Nachdem ich soeben die Kommentare unter der aktuellen Kolumne von Jan Fleischhauer gelesen habe, möchte ich ein im letzten Kommentarstrang angeschnittenes Thema noch einmal vertiefen. Denn unter besagtem Beitrag von Jan Fleischhauer zum Fall Gina Lisa Lohfink sammelten sich (neben den obligatorischen hässlichen „selbst schuld, wer sich so präsentiert“-Kommentaren) wieder jene Stimmen, die letztlich sagen „die Justiz / die Staatsanwaltschaft / das Gericht hat das so ermittelt / entschieden, also wird’s schon passen, man muss halt ein bisschen Vertrauen haben.“
Drrrrrrrrrrrrrrr, einmal zurückspulen bitte. Wir erinnern uns an den Fall Jörg Kachelmann. Und an das extreme Misstrauen damals gegenüber der Justiz. Ich habe beide Fälle recht intensiv verfolgt und bin mir sehr sicher, dass es oft dieselben Kommentatoren waren bzw. sind, die damals lautstark verkündeten, Staatsanwaltschaft und Gericht wäre aus Prinzip nicht zu trauen, die sich sogar zu recht wüsten Anschuldigungen hinreißen ließen und die nun plötzlich „aber die Staatsanwältin / das Gericht / die Justiz hat doch …“ rufen bzw. schreiben.

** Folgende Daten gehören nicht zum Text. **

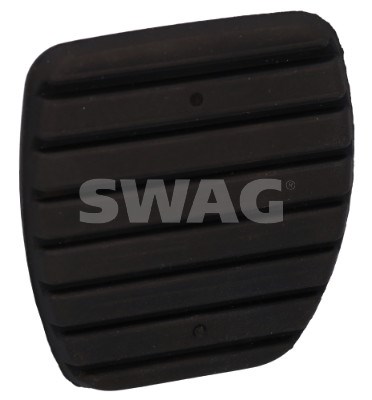 Renault Trafic III Pedal Kaplaması SWAG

Das finde ich sehr interessant. Offenbar gilt Misstrauen gegenüber der Justiz nicht immer. Und seeliges Vertrauen in die Justiz auch nicht immer. Sondern eben dann, wenn es in die eigene Agenda passt.
Wir spulen noch einmal zum Fall Kachelmann zurück: Damals gab es teilweise v. a. gegen die ermittelnden Staatsanwälte geradezu unglaubliche Anschuldigungen bis hin zu Drohungen und Veröffentlichung von Adressen (ich verstehe bis heute nicht ganz, warum sich die Staatsanwälte nicht juristisch zur Wehr gesetzt haben, aber vermutlich stand der Aufwand nicht für). Während heute dazu aufgerufen wird, der Justiz doch „bitte zu trauen“ und sie „machen zu lassen“ (man hätte sich solch mäßigende Stimmen ja auch damals manchmal gewünscht, wenn gegen Staatsanwaltschaft und Gericht wüst angeschimpft wurde, seltsamerweise aber blieben sie aus ^^).
Fest steht: Richter, Staatsanwälte und Polizeibeamte sind Menschen. Oft sind sie (massiver Personalmangel seit Jahren!) sehr übearbeitet und müssen quasi innerhalb von Minuten über einen Fall entscheiden. Sie können Fakten auf eine bestimmte Art und Weise bewerten (beispielsweise gibt Hinweise, dass Richter, die selbst Mieter sind, eher zugunsten der Mieter entscheiden und es gibt Studien, die zeigen, dass müde Richter eher zu ungunsten des Angeklagten entscheiden und hungrige Richter härtere Urteile fällen). Und schließlich sind Richter, Staatsanwälte und Polizeibeamte eher selten hellseherisch begabt. Sie sitzen oft vor einem Wust an Aussagen, Indizien, Ermittungsergebnissen und müssen sich darauf (und rasch, wie gesagt) einen Reim machen. Natürlich kann ihre Einschätzung der Sachlage letztlich auch falsch sein.
Insofern ist es durchaus sinnvoll und in einem Staatssystem wie dem unsrigen, also einer Demokratie, auch absolut gewollt (Stichwort „Öffentlichkeit“!), nicht alles zu glauben oder hinzunehmen nur weil es eine „Amtsperson“ so gesagt oder beschlossen hat. Auf der anderen Seite sind extreme Angriffe, wie ich sie damals im Fall Kachelmann gelesen habe, auch völlig fehl am Platze. Nicht hinter jeder Entscheidung eines Staatsanwaltes oder Richters steckt eine Verschwörung ^^ (wer hier ein wenig böse Ironie findet, darf sie gerne behalten). Und sogar selten böse Absichten. Zumeist hat der Staatsanwalt oder Richter eben so entschieden, wie er oder sie es für richtig hielt. Diese Entscheidung kann natürlich dennoch falsch oder fehlerhaft sein. Das aber rechtfertigt weder wüste Angriffe noch generelles Misstrauen in Richtung Verschwörungstheorien. Genausowenig wie es angebracht ist, alles unhinterfragt hinzunehmen.